Looking Back at Uranus
As NASA’s Voyager 2 spacecraft made the only close approach to date of our mysterious seventh planet Uranus 25 years ago, Project Scientist Ed Stone and the Voyager team gathered at NASA’s Jet Propulsion Laboratory, Pasadena, Calif., to pore over the data coming in.
Images of the small, icy Uranus moon Miranda were particularly surprising. Since small moons tend to cool and freeze over rapidly after their formation, scientists had expected a boring, ancient surface, pockmarked by crater-upon-weathered-crater. Instead they saw grooved terrain with linear valleys and ridges cutting through the older terrain and sometimes coming together in chevron shapes. They also saw dramatic fault scarps, or cliffs. All of this indicated that periods of tectonic and thermal activity had rocked Miranda’s surface in the past. The images raised questions about whether or not these small and sometimes active bodies could be targets in the search for habitable environments in the Solar System.
The scientists were also shocked by data showing that Uranus’ magnetic north and south poles were not closely aligned with the north-south axis of the planet’s rotation. Instead, the planet’s magnetic field poles were closer to the Uranian equator. This suggested that the material flows in the planet’s interior that are generating the magnetic field are closer to the surface of Uranus than the flows inside Earth, Jupiter and Saturn are to their respective surfaces.
"Voyager 2’s visit to Uranus expanded our knowledge of the unexpected diversity of bodies that share the Solar System with Earth," said Stone, who is based at the California Institute of Technology in Pasadena. "Even though similar in many ways, the worlds we encounter can still surprise us."
Voyager 2 was launched on Aug. 20, 1977, 16 days before its twin, Voyager 1. After completing its prime mission of flying by Jupiter and Saturn, Voyager 2 was sent on the right flight path to visit Uranus, which is about 3 billion kilometers (2 billion miles) away from the Sun. Voyager 2 made its closest approach – within 81,500 kilometers (50,600 miles) of the Uranian cloud tops – on Jan. 24, 1986.

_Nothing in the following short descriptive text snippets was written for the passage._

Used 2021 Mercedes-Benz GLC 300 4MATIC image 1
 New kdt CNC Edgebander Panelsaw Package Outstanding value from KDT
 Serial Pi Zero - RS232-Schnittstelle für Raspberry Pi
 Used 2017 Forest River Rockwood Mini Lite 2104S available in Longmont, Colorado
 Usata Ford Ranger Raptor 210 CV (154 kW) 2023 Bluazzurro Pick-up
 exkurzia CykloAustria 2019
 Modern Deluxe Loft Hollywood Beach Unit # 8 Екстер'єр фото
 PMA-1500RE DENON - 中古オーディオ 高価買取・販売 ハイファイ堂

Before Voyager 2’s visit, scientists had to learn about Uranus by using Earth-based and airborne telescopes. By observing dips in starlight as a star passed behind Uranus, scientists knew Uranus had nine narrow rings. But it wasn’t until the Voyager 2 flyby that scientists were able to capture for the first time images of the rings and the tiny shepherding moons that sculpted them. Unlike Saturn’s icy rings, they found Uranus’ rings to be dark gray, reflecting only a few percent of the incident sunlight.
Scientists had also determined an average temperature for Uranus (59 Kelvin, or minus 350 degrees Fahrenheit) before this encounter, but the distribution of that temperature came as a surprise. Voyager showed there was heat transport from pole to pole in Uranus’ atmosphere that maintained the same temperature at both poles, even though the Sun was shining directly for decades on one pole and not the other.
By the end of the Uranus encounter and science analysis, data from Voyager 2 enabled the discovery of 11 new moons and two new rings, and generated dozens of science papers about the quirky seventh planet.
Voyager 2 moved on to explore Neptune, the last planetary target, in August 1989. It is now hurtling toward interstellar space, which is the space between stars. It is about 14 billion kilometers (9 billion miles) away from the Sun. Voyager 1, which explored only Jupiter and Saturn before heading on a faster track toward interstellar space, is about 17 billion kilometers (11 billion miles) away from the Sun.
"The Uranus encounter was one of a kind," said Suzanne Dodd, Voyager project manager, based at JPL. "Voyager 2 was healthy and durable enough to make it to Uranus and then to Neptune. Currently both Voyager spacecraft are on the cusp of leaving the Sun’s sphere of influence and once again blazing a trail of scientific discovery."